David Bigas

Personal information
- Full name: David Bigas Vargas
- Date of birth: 19 June 1994 (age 31)
- Place of birth: Peralada, Spain
- Height: 1.80 m (5 ft 11 in)
- Position(s): Left back / Winger

Youth career
- 2004–2012: Peralada
- 2012–2013: Girona

Senior career*
- Years: Team / Apps / (Gls)
- 2012: Peralada / 0 / (0)
- 2013–2015: Girona B / 56 / (3)
- 2014–2015: Girona / 2 / (0)
- 2015: → Sant Andreu (loan) / 8 / (0)
- 2015: → Hospitalet (loan) / 6 / (1)
- 2016–2018: Olot / 60 / (1)
- 2016: → Girona B (loan)
- 2018–2021: Llagostera / 52 / (0)
- 2021–2024: Olot / 92 / (1)

= David Bigas =

Spanish footballer

David Bigas Vargas (born 19 June 1994) is a Spanish former footballer who played as a left back or left winger.

==Club career==
Born in Peralada, Girona, Catalonia, Bigas was a CF Peralada graduate.

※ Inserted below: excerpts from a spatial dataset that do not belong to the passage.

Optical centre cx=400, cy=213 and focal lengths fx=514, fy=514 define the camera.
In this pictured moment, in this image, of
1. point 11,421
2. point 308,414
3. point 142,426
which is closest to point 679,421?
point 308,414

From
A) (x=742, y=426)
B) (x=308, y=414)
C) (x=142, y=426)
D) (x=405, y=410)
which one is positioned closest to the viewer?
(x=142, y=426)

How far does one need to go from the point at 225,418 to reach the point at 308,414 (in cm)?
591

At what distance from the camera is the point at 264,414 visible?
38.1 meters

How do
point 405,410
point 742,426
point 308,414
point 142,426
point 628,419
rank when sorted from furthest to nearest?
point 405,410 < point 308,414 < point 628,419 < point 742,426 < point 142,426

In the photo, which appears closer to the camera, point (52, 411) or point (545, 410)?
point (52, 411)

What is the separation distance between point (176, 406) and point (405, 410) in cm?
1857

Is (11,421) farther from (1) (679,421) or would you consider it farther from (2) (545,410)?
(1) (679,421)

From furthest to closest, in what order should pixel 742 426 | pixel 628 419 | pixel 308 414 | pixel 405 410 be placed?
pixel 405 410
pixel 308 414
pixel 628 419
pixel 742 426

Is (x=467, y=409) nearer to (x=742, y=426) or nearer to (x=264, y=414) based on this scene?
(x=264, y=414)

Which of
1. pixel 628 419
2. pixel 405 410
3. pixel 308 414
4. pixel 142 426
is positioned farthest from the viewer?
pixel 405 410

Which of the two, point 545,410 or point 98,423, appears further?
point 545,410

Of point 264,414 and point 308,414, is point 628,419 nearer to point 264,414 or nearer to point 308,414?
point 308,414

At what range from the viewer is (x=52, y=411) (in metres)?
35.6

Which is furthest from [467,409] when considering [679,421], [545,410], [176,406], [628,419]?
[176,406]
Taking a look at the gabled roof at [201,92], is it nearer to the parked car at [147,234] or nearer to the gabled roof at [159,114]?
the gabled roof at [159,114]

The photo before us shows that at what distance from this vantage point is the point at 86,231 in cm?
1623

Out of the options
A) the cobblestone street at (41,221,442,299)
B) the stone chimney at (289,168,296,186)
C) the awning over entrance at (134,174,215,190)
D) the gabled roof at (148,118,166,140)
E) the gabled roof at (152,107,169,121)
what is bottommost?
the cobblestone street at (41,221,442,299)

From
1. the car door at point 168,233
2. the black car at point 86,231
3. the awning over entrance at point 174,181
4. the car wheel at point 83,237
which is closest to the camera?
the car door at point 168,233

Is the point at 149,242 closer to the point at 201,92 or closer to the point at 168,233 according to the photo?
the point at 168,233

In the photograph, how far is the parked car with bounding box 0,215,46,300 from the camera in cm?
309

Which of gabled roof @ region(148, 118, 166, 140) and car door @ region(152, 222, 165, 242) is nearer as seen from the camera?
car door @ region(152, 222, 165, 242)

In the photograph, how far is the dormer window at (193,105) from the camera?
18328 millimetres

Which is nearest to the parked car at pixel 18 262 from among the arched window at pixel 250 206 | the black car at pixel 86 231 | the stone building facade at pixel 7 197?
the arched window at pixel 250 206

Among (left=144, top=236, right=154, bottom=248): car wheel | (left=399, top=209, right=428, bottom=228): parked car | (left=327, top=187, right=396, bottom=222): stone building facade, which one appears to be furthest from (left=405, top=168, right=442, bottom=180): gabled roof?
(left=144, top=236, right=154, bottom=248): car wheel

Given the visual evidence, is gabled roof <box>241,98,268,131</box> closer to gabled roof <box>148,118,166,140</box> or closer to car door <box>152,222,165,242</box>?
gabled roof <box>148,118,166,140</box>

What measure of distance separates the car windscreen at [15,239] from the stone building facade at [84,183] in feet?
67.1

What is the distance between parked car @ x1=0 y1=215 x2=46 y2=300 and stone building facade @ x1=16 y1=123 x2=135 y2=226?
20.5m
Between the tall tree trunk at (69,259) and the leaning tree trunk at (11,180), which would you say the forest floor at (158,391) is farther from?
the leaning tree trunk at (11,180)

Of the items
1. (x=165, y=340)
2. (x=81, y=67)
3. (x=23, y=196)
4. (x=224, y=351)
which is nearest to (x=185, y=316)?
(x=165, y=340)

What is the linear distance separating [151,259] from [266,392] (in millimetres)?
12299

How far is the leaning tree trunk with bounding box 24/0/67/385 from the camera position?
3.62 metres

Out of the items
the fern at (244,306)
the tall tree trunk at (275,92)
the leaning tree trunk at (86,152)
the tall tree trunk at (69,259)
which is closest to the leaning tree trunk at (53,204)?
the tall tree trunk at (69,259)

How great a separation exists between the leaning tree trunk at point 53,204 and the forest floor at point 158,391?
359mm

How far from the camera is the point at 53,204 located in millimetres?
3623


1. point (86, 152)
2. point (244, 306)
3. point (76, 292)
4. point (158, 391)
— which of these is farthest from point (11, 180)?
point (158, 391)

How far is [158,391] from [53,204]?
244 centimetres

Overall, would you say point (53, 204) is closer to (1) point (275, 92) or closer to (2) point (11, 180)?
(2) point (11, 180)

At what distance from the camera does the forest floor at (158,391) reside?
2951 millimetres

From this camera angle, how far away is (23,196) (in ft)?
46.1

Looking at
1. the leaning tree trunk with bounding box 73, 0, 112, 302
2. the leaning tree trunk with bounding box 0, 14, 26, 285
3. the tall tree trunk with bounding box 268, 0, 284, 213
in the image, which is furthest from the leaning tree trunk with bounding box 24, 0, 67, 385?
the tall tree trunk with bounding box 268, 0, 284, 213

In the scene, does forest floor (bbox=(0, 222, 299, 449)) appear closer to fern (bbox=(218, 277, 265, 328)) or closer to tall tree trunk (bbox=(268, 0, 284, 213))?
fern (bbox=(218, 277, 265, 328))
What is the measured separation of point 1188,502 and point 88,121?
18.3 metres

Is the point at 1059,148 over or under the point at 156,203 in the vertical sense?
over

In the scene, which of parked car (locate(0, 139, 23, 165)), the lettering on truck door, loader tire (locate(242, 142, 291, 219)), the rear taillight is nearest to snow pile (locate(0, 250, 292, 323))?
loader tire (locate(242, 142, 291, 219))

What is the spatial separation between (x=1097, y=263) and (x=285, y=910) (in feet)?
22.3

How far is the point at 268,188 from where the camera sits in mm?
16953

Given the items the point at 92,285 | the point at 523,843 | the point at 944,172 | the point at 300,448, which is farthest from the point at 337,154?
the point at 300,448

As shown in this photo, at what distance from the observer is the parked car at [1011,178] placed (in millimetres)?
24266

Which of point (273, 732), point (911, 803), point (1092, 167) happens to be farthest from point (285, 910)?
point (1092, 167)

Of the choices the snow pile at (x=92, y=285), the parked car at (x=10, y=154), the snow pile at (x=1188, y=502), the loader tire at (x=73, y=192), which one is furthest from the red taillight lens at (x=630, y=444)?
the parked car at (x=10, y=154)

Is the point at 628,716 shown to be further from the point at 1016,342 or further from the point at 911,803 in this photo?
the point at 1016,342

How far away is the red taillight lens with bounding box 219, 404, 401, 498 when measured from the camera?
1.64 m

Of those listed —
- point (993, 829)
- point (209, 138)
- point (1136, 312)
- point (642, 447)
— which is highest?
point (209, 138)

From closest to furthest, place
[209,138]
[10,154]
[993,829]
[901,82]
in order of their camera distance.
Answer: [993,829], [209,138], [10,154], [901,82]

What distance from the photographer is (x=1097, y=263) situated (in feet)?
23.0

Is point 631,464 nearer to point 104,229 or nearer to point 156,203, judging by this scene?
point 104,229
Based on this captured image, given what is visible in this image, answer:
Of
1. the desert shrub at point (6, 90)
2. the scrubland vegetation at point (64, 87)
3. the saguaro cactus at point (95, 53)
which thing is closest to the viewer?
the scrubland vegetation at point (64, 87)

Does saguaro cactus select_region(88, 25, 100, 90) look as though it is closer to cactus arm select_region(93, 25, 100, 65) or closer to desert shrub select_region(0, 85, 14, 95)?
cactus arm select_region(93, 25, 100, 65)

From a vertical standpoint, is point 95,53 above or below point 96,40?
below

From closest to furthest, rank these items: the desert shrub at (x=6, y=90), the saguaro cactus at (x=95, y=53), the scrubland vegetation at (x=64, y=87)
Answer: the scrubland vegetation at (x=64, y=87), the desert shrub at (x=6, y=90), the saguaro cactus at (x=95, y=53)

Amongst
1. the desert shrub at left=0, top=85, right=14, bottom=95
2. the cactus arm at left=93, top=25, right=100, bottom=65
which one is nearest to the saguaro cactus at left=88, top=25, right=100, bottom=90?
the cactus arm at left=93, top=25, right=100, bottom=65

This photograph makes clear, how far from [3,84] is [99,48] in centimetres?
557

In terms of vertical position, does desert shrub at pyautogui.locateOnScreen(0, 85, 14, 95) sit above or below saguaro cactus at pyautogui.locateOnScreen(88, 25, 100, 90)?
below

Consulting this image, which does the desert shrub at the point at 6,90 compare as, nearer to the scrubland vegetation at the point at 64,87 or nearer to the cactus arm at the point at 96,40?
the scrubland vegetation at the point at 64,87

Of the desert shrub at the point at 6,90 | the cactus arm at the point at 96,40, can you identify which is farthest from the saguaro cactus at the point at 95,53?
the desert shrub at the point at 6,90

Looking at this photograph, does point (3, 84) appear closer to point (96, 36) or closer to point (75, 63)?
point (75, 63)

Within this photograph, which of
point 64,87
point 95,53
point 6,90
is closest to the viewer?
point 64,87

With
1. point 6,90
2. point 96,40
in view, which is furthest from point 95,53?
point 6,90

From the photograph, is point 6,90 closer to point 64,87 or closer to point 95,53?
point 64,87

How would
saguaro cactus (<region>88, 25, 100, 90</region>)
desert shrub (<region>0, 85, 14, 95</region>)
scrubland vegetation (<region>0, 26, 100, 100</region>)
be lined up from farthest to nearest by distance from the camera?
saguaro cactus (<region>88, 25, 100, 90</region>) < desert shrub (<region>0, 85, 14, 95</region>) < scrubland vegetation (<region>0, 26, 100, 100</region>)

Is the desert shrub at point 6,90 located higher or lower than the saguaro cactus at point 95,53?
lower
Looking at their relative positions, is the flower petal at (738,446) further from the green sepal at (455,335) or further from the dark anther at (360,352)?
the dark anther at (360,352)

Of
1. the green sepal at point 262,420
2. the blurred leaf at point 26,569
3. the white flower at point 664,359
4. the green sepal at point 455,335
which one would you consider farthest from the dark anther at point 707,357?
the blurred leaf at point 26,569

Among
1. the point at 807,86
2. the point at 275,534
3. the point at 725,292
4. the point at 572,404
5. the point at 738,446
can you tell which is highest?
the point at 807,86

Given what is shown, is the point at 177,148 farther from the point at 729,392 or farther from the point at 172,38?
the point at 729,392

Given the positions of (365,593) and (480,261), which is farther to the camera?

He made his senior debuts in January 2012, representing the side in the Primera Catalana. In the 2012 summer, Bigas joined Girona FC, being assigned to the Juvenil squad. He made his debuts with the reserves in the 2013–14 season, in the regional leagues.

On 9 September 2014, he played his first match as a professional, replacing Christian Alfonso in the 99th minute of a 0–0 home draw against CD Tenerife for the season's Copa del Rey. He made his Segunda División debut on 7 December, starting in a 0–1 home loss against FC Barcelona B.

On 26 March 2015, Bigas was loaned to Segunda División B side UE Sant Andreu, until June. On 14 August, he moved to fellow league team CE L'Hospitalet, also in a temporary deal.

On 4 January 2016, Bigas rescinded with the Albirrojos and signed for UE Olot, also in the third division.